Non solo GAL Tavoliere: Paparella vince lo scontro con Giuliano

Non solo GAL: Paparella vince lo scontro con Giuliano

Non è stata solamente una partita per la presidenza del Gal Tavoliere, l’ente che si occupa a Cerignola e nei Reali Siti della promozione e lo sviluppo del territorio. È stata infatti soprattutto una sfida tra gruppi di potere contrapposti e, nello specifico, un testa a testa tra i cerignolani Onofrio Giuliano e Leonardo Paparella. Il primo già alla guida della Confagricoltura e poi passato alla CIA; il secondo dirigente di Copragri e con un lungo percorso politico alle spalle. Alla fine l’ha spuntata Paparella.

“Il nuovo presidente del Gal Tavoliere sarà un dirigente leader del nuovo-corso targato COPAGRI” – dice con orgoglio Leonardo Paparella, presidente della Confederazione dei Produttori Agricoli di Capitanata. Nonostante la sua giovane età, Capacchione ha già dimostrato nel tempo e sul campo di saper raggiungere, attraverso un utilizzo efficiente e innovativo delle tecnologie digitali, incredibili obiettivi che stanno premiando, attraverso un’incessante crescita la nostra Organizzazione”. Dunque, il nome di Capacchione è direttamente legato a Paparella. Termina così l’esperienza di Onofrio Giuliano, che nei mesi scorsi aveva denunciato un asse di potere eterodiretto da Foggia (Camera di Commercio) nato con lo scopo di imprimere nomine su tutti i Gal del territorio alleandosi (in questo caso con Paparella) per posizionare pedine su tutta la provincia. Al di là delle polemiche, a cui sarebbero seguite anche denunce alla Procura della Repubblica, l’aspetto politico è quello più importante. Perché da sempre i GAL sono oggetto di spartizione politica e di rilancio politico in vista dei vari appuntamenti elettorali. Così Giuliano perde una leva di potere, e con lui il suo gruppo di riferimento in loco, che passa nelle mani di Paparella.

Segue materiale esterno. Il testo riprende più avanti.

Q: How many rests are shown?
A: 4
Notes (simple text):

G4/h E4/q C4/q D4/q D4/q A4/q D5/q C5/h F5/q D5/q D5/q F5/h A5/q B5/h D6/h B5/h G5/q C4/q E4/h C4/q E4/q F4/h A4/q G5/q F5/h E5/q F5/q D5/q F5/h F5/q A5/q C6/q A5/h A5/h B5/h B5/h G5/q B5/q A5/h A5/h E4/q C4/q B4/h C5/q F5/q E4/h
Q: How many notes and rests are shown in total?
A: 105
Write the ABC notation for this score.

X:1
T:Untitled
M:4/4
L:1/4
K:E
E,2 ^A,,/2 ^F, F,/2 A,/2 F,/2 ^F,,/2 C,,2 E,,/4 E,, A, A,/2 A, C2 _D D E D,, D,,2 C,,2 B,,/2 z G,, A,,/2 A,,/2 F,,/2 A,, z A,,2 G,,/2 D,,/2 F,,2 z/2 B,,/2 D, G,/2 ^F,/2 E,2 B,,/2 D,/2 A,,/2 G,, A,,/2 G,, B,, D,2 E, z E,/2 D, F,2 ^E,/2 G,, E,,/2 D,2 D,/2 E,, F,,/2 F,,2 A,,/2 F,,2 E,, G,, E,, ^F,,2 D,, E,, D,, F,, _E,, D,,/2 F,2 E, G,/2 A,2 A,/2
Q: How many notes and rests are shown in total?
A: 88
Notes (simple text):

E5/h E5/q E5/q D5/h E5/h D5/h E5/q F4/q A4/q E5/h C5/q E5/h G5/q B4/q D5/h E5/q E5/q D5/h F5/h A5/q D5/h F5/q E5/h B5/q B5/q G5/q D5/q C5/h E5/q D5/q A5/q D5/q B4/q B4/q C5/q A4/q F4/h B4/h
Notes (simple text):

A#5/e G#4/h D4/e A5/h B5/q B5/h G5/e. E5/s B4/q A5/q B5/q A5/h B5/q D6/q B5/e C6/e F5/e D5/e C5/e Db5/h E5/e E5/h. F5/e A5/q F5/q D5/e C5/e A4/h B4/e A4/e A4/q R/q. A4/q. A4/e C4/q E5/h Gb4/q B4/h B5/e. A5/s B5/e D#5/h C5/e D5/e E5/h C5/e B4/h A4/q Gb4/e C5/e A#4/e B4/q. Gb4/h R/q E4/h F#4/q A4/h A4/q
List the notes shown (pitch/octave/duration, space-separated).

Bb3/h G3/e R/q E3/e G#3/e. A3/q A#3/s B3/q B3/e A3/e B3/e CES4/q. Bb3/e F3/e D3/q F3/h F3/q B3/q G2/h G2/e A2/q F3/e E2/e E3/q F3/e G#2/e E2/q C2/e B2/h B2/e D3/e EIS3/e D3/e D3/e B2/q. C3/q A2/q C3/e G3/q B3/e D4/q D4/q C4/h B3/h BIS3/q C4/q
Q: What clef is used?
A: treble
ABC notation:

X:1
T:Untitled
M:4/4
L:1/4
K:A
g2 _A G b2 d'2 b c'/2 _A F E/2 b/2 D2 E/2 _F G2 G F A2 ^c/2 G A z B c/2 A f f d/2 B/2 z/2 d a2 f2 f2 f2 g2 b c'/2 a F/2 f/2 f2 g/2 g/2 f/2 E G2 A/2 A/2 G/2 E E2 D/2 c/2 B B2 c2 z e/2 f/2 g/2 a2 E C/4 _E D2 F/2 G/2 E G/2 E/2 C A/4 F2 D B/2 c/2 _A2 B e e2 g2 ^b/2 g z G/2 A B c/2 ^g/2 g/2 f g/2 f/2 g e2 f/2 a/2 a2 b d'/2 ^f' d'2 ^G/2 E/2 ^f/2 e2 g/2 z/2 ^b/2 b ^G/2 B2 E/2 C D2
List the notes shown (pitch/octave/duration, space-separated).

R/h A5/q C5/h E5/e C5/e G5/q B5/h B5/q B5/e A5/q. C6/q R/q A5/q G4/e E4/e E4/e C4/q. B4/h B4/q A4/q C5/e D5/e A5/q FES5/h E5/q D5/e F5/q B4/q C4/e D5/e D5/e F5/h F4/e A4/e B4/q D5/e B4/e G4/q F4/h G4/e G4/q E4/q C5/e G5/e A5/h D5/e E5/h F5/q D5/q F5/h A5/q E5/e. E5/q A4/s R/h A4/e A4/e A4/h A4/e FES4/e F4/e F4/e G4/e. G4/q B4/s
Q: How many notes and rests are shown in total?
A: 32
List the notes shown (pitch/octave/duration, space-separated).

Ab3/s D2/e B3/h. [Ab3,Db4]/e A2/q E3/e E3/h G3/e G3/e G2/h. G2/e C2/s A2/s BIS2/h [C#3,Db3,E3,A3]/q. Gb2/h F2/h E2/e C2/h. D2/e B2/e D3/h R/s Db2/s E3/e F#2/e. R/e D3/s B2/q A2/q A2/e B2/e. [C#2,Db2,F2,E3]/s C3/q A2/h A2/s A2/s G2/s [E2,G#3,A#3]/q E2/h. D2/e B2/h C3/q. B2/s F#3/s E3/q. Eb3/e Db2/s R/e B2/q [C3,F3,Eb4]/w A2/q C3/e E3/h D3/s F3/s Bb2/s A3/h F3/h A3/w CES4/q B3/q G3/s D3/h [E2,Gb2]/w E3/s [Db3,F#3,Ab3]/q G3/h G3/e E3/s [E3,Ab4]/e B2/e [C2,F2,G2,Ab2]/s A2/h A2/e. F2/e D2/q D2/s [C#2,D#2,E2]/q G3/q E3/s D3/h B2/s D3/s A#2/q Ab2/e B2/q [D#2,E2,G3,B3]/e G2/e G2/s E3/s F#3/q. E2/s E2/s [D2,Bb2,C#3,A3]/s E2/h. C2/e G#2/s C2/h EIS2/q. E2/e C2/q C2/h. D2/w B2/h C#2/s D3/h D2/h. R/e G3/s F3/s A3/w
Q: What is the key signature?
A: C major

Con la nomina di Capacchione si interrompe la gestione Giuliano, iniziata nel 2017:  “Sono molto felice e orgoglioso per questo prestigioso incarico – ha dichiarato il presidente Capacchione – che è soprattutto un riconoscimento al valore ed al ruolo che la COPAGRI ha saputo, in così breve tempo ritagliarsi in provincia di Foggia, con la sapiente regia del Presidente Leonardo Paparella, che ha saputo anteporre agli sterili interessi personali e campanilistici, quelli di un intero territorio, sapendo con pazienza costruire le basi per uno sviluppo improntato sull’innovazione. E’ una affermazione che testimonia quanto di buono il nuovo gruppo dirigente sia stato capace di fare, e che evidenzia ancora maggiormente il nostro legame profondo con il territorio. L’auspicio è quello di poter lavorare, insieme al Consiglio ed alla Assemblea, nella direzione di un’attività vocata alla partecipazione e alla coesione, in una logica che vada ben oltre l’interesse del singolo e possa consentirci di proporre la nostra Società come vero motore dello sviluppo di un ambito territoriale che ha nell’Agricoltura e nell’Agroalimentare il suo grande punto di forza”.